#### Исходный текст
Фашистские оккупанты, конечно, разнесли бы взрывчаткой по ветру прах графа Захара Григорьевича Чернышева, если б знали нашу и свою историю. И совсем не потому, что этот человек будто бы дерзил когда-то прусскому королю и стал героем народного русского эпоса. Через два года после освобождения из немецкого плена генерал Чернышев во главе своего корпуса с бою взял Берлин и доставил символические ключи от этого города в Петербург… Берлин был повергнут впервые в истории, и на это событие откликнулась еще одна солдатская песня XVIII века:
До чего ж хороша, исторична эта песня!
Парки и сады для меня были интересны сами по себе, они завлекали своим разнообразием и количеством — помню, как я поразился, узнав однажды, что в средней полосе России числилось когда-то три с половиной тысячи парков! Лучшие творения садово-паркового искусства своеобразно представляли тогдашние идеалы красоты, и в островках природы, организованной человеческими трудами и талантами, мне виделись прообразы земных ландшафтов далекого будущего. Мне нравилось узнавать самые мелкие подробности устроения этих оазисов, имена авторов растительных шедевров, истории, связанные с их владельцами. Все это незаметно погружало в прошлое, расширяя круг интересов. В дворцах и окружавших парках некогда зарождалась и зацветала русская культура, отражаясь в литературе, архитектуре, живописи, Ваянии, музыке, театральном и прикладном искусстве, в них находила отзвуки политическая, социальная и военная история России.
########
#### Приведённый листинг
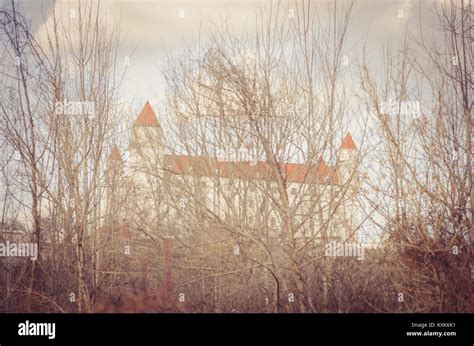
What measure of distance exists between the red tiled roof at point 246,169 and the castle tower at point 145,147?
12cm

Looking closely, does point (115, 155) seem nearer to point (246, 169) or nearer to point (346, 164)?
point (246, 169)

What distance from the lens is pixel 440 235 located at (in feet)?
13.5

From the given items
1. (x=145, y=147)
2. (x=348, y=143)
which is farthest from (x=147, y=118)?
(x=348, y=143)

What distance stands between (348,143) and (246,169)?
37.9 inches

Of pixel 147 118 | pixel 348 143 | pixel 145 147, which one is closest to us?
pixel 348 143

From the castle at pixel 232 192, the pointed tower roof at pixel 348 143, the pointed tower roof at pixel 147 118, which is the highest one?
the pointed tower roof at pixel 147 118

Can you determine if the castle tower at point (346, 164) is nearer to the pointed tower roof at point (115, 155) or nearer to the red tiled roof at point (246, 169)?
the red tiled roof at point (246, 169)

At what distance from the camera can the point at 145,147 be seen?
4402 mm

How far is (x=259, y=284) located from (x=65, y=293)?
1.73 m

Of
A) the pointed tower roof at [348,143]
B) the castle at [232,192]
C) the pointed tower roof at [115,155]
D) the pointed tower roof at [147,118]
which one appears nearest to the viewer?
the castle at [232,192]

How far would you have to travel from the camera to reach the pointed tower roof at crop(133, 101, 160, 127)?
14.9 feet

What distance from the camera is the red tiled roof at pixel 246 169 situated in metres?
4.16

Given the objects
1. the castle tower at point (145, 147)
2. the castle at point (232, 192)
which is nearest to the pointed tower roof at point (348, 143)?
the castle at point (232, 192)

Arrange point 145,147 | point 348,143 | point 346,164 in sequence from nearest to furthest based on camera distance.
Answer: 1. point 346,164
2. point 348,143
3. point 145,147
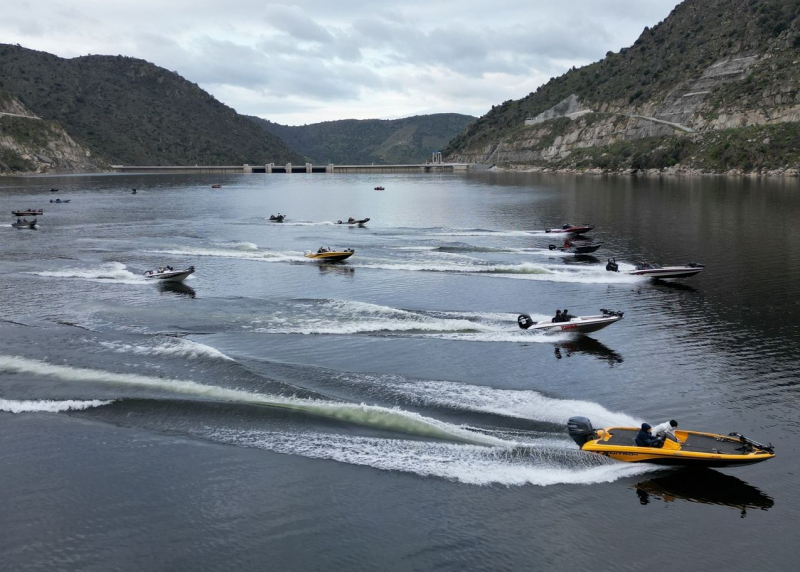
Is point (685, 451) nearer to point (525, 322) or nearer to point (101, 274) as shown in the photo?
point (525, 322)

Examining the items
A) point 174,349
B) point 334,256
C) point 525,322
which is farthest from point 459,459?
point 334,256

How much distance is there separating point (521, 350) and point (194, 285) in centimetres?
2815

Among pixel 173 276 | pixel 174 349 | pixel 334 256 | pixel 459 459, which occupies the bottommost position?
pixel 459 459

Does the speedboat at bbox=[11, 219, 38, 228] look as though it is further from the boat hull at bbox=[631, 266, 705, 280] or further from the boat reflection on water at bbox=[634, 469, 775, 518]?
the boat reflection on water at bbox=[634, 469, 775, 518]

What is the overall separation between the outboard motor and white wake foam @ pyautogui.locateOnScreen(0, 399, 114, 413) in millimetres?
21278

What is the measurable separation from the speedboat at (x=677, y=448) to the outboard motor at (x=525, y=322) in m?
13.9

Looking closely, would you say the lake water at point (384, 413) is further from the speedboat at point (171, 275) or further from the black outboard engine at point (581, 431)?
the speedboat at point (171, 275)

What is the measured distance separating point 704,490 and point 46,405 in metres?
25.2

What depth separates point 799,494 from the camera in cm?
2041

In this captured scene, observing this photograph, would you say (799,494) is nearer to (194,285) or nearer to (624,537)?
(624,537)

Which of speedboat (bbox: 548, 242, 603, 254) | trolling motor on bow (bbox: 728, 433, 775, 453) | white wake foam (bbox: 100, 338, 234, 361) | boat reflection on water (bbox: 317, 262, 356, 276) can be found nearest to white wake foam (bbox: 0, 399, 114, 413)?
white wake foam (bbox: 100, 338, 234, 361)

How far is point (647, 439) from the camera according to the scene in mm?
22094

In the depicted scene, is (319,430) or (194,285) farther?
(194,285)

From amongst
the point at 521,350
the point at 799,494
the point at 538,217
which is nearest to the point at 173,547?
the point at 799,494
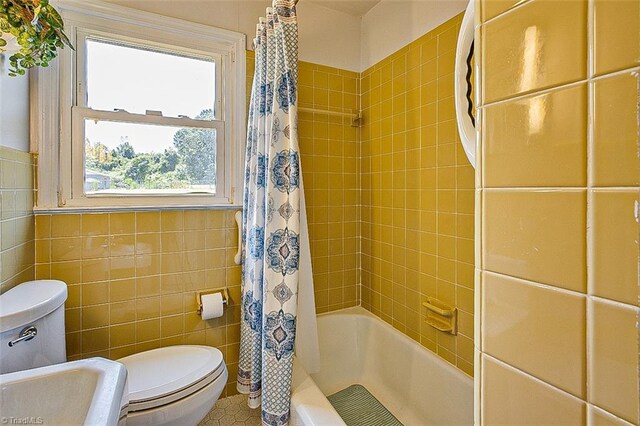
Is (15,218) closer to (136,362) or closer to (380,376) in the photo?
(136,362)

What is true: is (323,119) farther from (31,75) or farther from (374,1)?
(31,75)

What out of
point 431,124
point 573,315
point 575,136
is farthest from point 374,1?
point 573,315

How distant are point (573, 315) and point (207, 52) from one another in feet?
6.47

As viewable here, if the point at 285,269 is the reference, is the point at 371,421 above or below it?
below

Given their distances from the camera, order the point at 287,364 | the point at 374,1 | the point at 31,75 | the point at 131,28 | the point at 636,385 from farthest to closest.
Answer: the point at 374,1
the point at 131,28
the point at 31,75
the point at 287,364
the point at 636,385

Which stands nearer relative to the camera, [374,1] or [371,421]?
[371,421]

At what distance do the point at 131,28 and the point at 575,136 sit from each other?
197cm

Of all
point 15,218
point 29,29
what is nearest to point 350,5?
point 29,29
########
#### Приведённый листинг
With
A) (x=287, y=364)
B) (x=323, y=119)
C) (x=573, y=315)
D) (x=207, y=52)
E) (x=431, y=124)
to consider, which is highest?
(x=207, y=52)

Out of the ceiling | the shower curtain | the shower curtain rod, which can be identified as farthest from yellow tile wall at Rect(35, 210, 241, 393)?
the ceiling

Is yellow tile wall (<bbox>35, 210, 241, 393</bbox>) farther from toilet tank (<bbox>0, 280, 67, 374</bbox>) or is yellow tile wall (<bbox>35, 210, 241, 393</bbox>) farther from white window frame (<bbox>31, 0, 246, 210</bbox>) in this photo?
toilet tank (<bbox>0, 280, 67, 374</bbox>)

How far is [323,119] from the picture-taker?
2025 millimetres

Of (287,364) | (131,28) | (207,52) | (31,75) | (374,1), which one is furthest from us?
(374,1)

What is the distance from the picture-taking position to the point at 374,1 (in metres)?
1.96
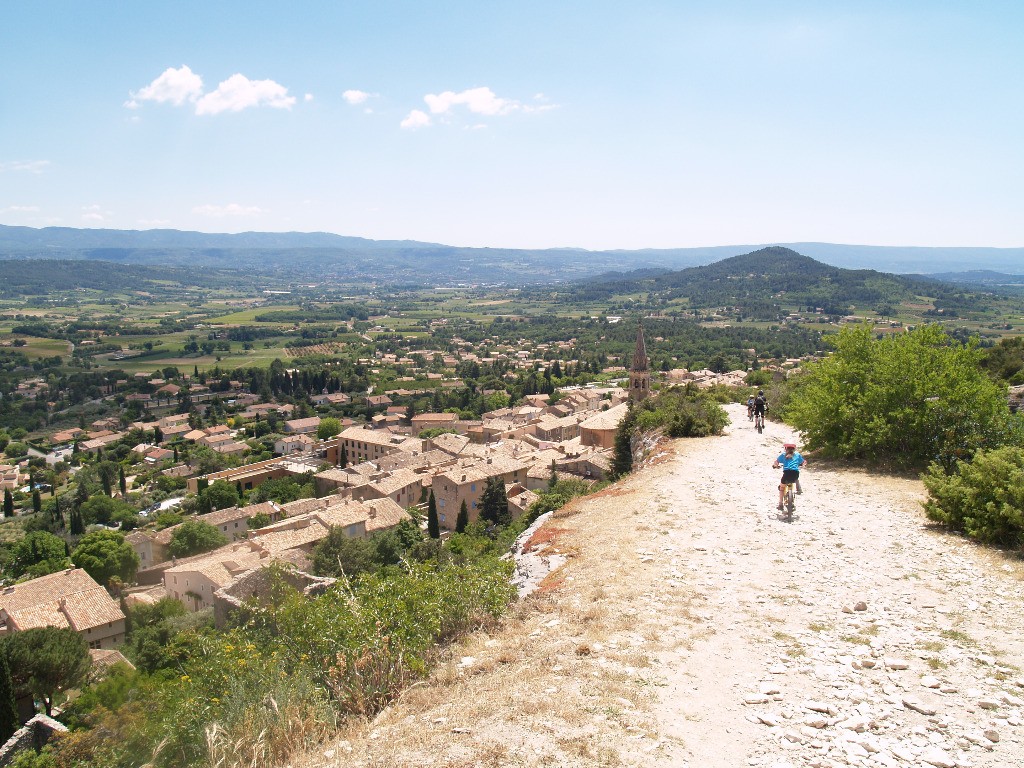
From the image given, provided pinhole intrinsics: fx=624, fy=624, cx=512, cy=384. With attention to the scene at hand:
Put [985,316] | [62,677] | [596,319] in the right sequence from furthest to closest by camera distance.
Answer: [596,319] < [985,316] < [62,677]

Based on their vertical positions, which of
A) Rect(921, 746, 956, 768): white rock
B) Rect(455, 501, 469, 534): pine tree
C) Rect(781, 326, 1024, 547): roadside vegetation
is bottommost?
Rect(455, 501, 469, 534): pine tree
########
#### Приведённый листинг
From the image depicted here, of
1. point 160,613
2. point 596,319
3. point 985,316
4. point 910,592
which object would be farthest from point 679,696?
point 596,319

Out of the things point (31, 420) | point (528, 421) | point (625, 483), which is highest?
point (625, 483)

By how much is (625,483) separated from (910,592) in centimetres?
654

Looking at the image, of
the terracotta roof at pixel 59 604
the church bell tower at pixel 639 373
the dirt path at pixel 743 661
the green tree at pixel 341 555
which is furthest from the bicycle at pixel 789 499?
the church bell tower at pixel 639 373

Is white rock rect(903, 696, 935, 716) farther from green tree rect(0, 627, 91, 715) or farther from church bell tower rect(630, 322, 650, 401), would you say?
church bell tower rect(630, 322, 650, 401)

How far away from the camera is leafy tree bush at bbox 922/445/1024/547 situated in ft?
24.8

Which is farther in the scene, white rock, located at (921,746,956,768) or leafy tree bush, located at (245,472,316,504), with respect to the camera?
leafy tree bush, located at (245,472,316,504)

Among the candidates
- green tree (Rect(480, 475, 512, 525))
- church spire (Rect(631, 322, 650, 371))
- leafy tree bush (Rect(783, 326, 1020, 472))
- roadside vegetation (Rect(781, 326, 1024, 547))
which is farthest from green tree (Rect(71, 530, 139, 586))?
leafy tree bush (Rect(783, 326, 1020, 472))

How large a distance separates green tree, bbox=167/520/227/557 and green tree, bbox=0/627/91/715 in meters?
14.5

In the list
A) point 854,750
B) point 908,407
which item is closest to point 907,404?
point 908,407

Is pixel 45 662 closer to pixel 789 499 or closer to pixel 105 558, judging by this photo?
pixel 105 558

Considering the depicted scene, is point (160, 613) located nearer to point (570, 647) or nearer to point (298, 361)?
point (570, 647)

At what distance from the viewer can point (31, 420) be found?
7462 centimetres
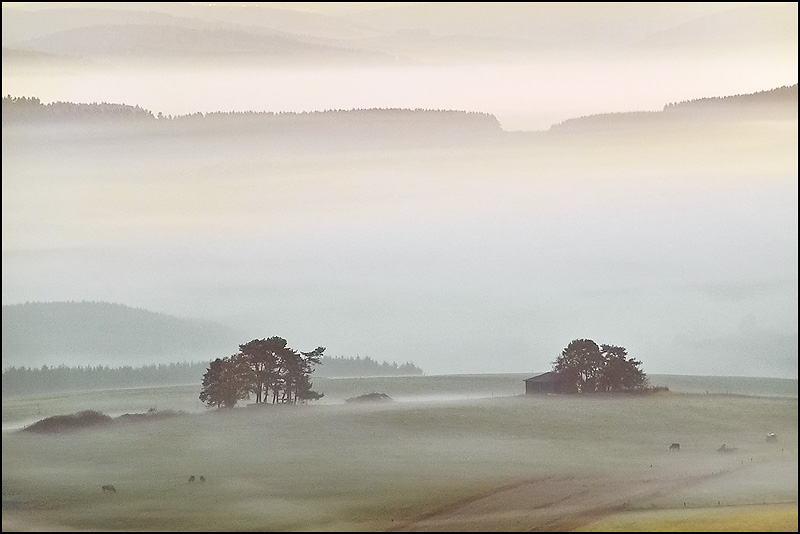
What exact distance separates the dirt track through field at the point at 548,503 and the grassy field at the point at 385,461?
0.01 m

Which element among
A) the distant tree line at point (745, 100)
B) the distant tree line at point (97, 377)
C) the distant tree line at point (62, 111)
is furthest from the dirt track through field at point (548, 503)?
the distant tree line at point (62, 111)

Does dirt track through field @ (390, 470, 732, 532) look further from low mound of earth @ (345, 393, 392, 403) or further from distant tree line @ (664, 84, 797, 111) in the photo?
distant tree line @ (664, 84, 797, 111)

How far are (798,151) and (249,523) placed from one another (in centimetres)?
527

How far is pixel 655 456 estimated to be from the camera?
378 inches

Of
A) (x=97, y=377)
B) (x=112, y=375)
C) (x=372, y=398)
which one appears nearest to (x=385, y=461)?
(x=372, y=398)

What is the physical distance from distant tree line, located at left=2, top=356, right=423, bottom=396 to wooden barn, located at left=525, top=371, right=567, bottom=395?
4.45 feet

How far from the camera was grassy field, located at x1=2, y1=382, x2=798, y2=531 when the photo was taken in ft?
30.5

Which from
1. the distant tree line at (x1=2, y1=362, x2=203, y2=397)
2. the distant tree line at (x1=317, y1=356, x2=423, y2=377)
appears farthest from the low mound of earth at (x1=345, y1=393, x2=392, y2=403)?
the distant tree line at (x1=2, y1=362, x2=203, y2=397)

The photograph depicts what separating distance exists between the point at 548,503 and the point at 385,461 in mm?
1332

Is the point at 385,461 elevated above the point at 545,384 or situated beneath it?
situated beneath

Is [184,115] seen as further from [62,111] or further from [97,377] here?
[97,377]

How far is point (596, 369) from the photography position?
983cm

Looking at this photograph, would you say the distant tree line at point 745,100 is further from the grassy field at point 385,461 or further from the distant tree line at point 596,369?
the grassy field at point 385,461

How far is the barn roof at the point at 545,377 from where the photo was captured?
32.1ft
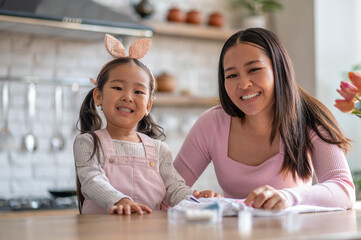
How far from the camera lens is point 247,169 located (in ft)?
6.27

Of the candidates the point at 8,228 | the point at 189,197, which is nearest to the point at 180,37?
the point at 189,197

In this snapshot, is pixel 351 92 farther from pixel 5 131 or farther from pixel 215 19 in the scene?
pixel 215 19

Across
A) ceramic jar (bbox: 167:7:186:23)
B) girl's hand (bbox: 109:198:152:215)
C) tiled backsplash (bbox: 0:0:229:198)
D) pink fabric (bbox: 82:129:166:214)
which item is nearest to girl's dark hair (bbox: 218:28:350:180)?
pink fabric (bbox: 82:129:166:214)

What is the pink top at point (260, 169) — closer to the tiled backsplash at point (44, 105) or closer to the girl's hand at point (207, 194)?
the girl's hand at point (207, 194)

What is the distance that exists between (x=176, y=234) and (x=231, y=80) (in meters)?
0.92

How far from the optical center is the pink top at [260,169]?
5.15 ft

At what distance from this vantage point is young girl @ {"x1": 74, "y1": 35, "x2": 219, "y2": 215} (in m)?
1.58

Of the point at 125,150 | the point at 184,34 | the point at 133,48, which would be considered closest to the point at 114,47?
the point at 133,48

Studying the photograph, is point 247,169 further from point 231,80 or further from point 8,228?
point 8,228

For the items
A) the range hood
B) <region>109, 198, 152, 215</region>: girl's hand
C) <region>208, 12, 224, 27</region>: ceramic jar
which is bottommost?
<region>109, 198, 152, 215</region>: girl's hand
########
* **Условие задачи**:
Перепишите фрагмент исходного текста от слов «Фашистские оккупанты, конечно, разнесли» до слов «исторична эта песня!», заменив «Петербург» на «Москву». Листинг — это отдельный материал, не связанный с исходным текстом.

* **Результат**:
Фашистские оккупанты, конечно, разнесли бы взрывчаткой по ветру прах графа Захара Григорьевича Чернышева, если б знали нашу и свою историю. И совсем не потому, что этот человек будто бы дерзил когда-то прусскому королю и стал героем народного русского эпоса. Через два года после освобождения из немецкого плена генерал Чернышев во главе своего корпуса с бою взял Берлин и доставил символические ключи от этого города в Москву… Берлин был повергнут впервые в истории, и на это событие откликнулась еще одна солдатская песня XVIII века:
До чего ж хороша, исторична эта песня!